なので、暗記系と計算系を分けて生活スタイルに合わせた試験勉強を心がけました。
時間としては、1日最低でも暗記系は3時間、計算系は2時間を目安として約1年間にわたり学習を続けました。

どのように勉強したか?

資格に特化した学習機関を利用しました。
こちらでは、実際に気象予報士として働いている方から対面で授業を受けられますし、授業に出られなければ授業をDVDに録画したものを頂けました。
理解が追いつかない時など、繰り返して授業を視聴できますので、非常に重宝しました。
参考書としては、小倉 義光さんの一般気象学が基礎となります。
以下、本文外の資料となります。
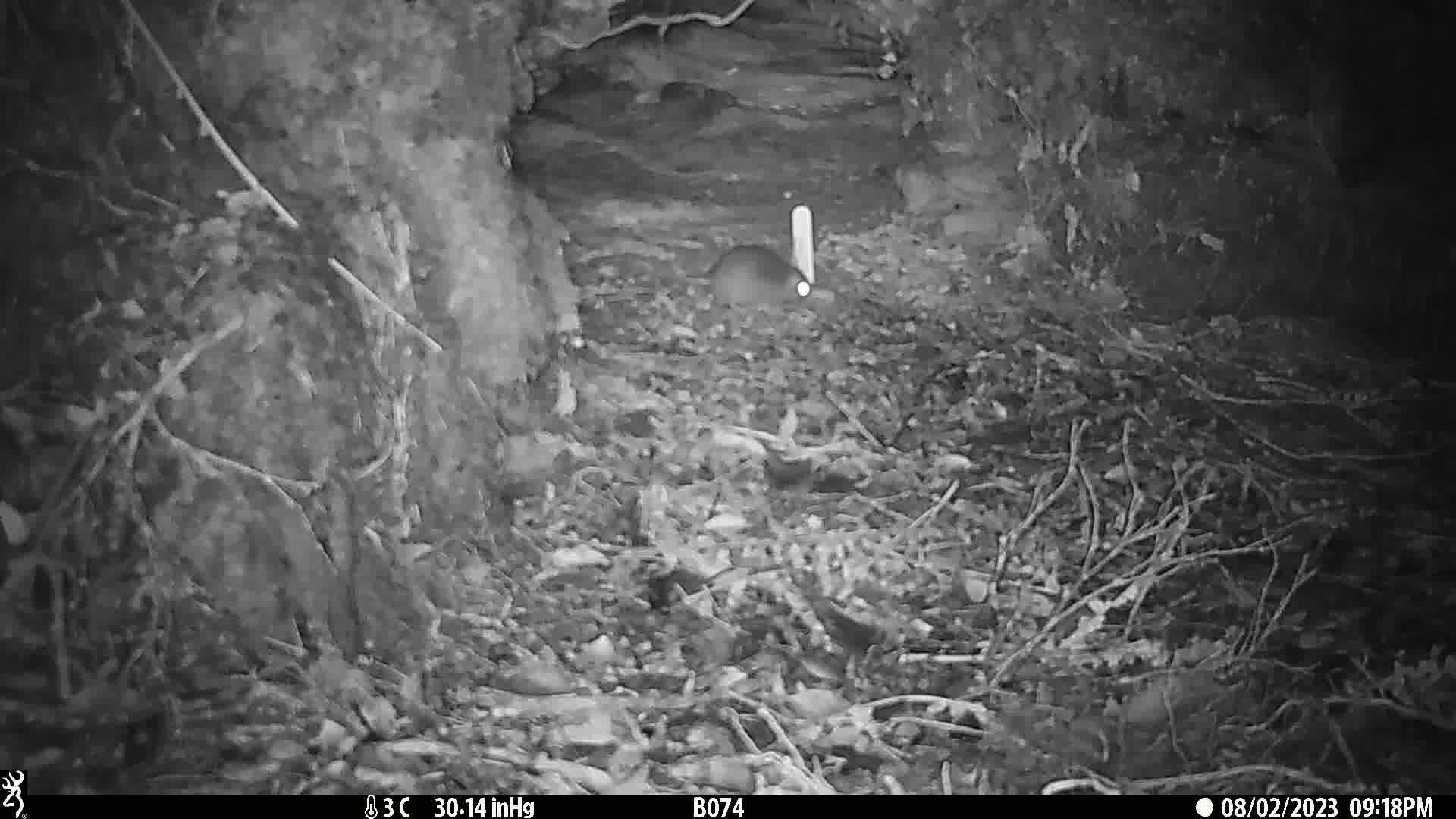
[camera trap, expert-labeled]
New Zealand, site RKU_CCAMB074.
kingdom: Animalia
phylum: Chordata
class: Mammalia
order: Rodentia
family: Muridae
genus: Rattus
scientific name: Rattus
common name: rat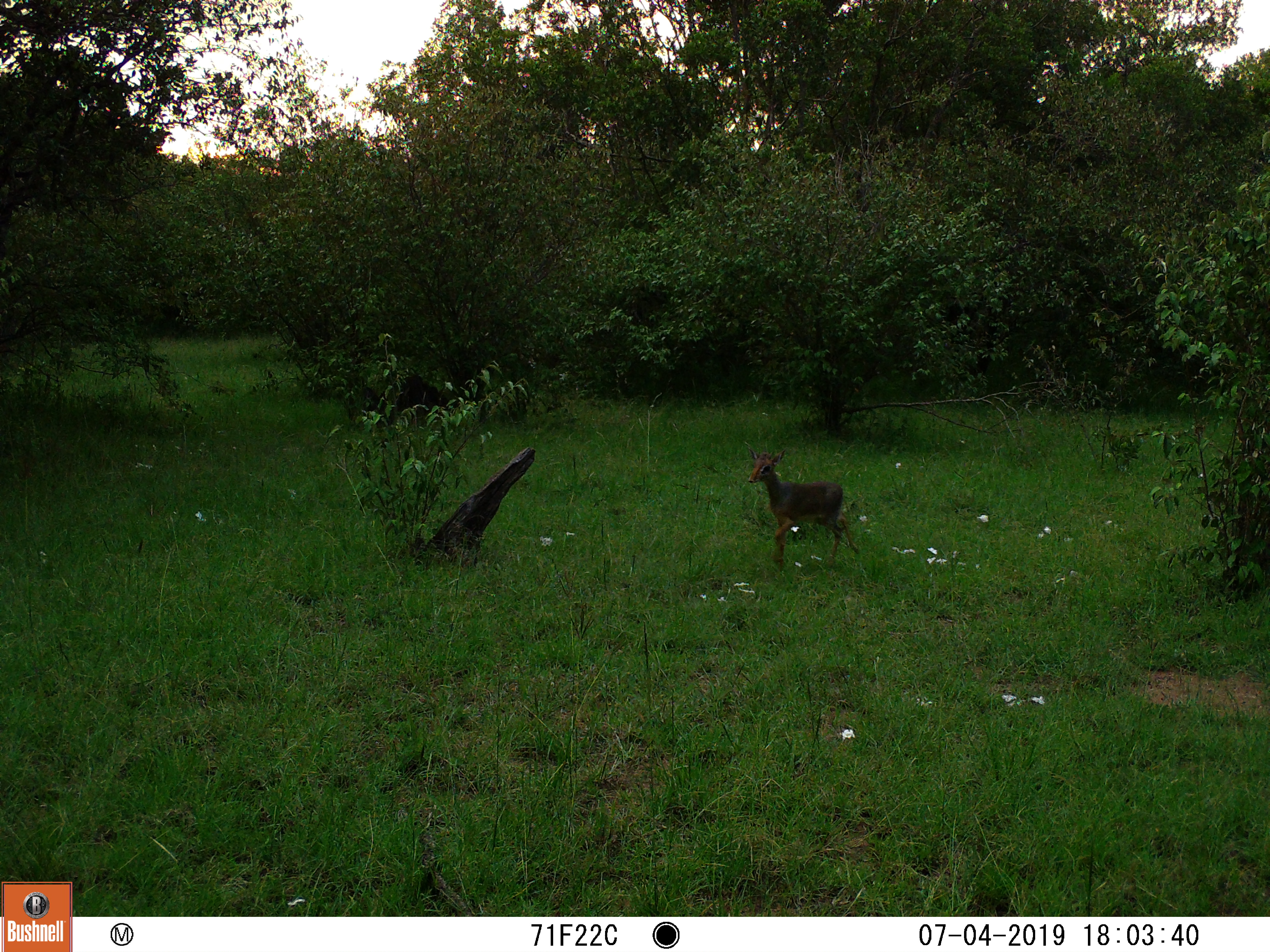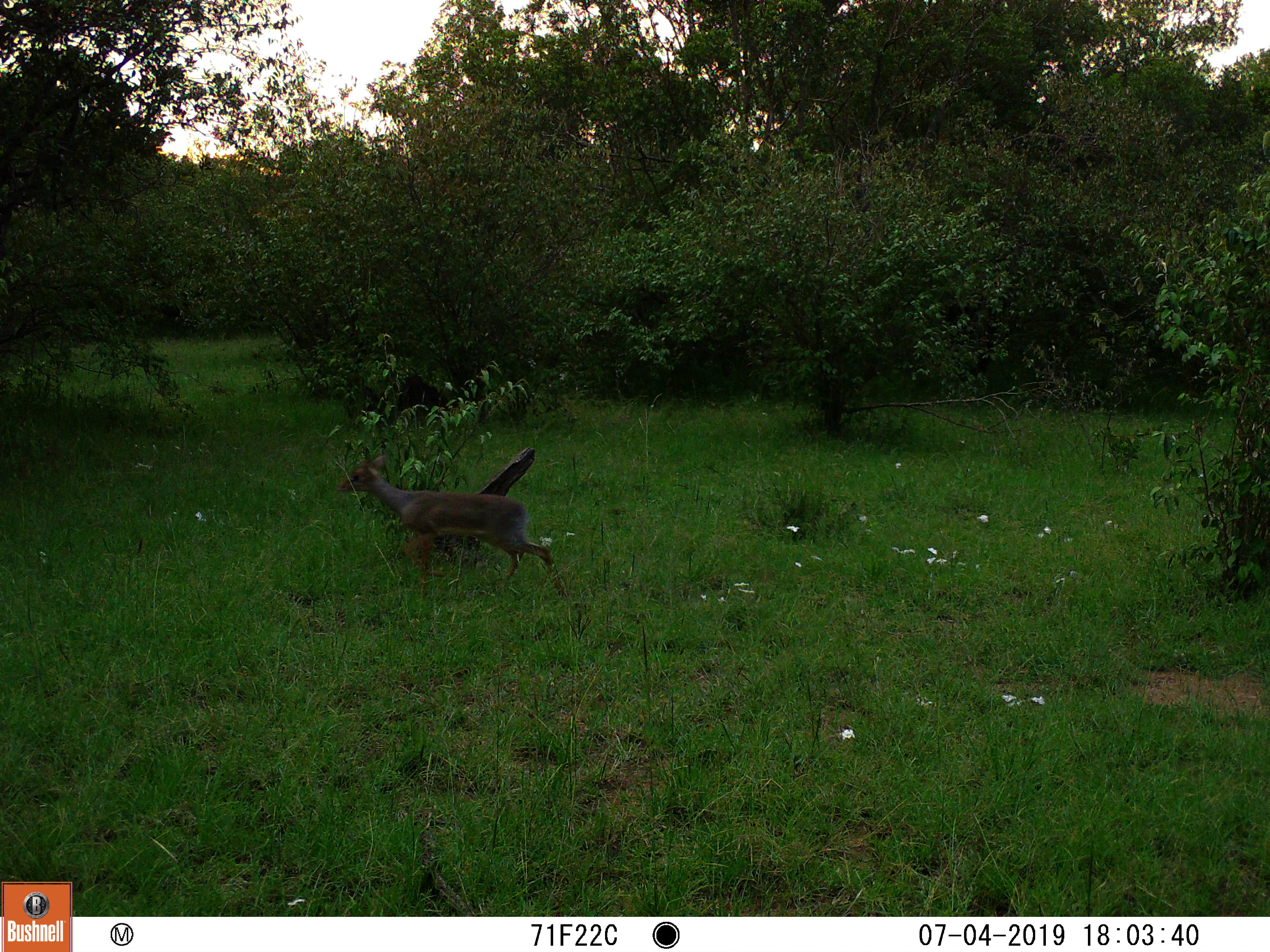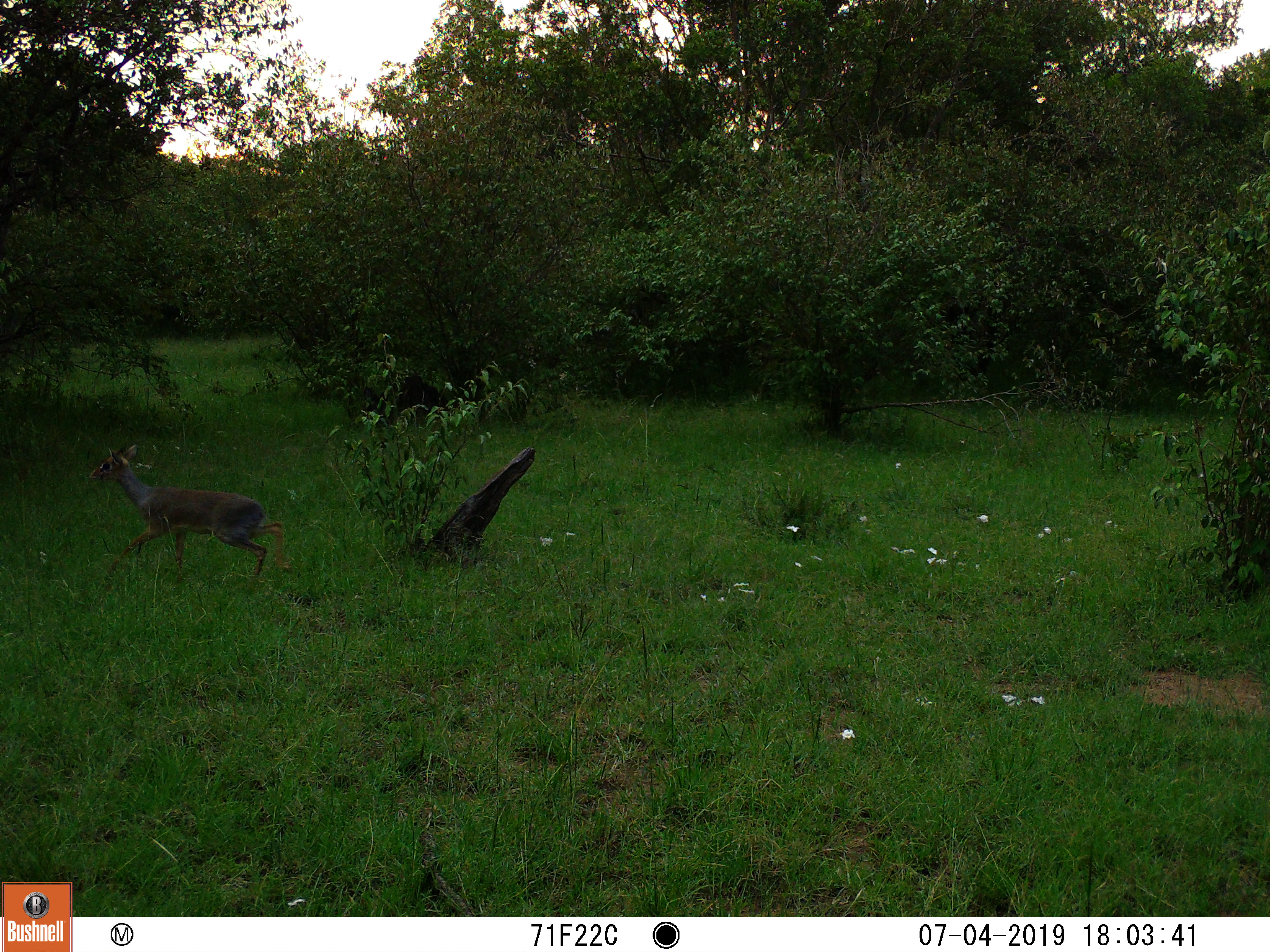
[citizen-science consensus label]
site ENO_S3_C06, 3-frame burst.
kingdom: Animalia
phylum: Chordata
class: Mammalia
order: Artiodactyla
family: Bovidae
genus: Madoqua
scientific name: Madoqua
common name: dik-dik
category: dikdik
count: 1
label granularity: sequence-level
こちらの本の内容は全て覚えておくことが大切で、そこからの発展が実技試験に繋がるのでしっかり網羅しておくことをお勧めします。
実技試験に対しては、ヒューマンアカデミーにてピックアップして頂いた過去の事例について、資料を配布してもらい、それらを繰り返して学習することで、季節や地形による気象変化の流れを掴むように進めました。

気象予報士に合格して何かプラスに働いたことは?

気象予報士と聞くとお天気お姉さんというイメージがあるかと思いますが、お天気お姉さんは資格がなくてもできます。
私にとって一番のプラスは「知識欲」を満たせて、志望校に落ちたコンプレックスを克服できたことでした。
就職は気象関連ではなかったのですが、どの就職試験でも履歴書に気象予報士と書かれているだけで注目されます。
そこから話題が広がり、自己アピールに繋がるのはとても効果があったように感じます。

気象予報士を受ける後輩へのアドバイス

気象予報士を目指す学生は、専門の学部がある大学が少ないので独学や資格取得の為の予備校などに通うこととなると思います。
なので、いかに資格取得に向けた勉強時間を自分で確保するかが最大のポイントです。
周りの学生が遊んでいる中、コツコツと毎日勉強を続けられれば理解が深まる分野なので、諦めず粘り強い学習をしてほしいです。
また、比較的に余裕のある2年生〜3年生の時期を使うことをお勧めします。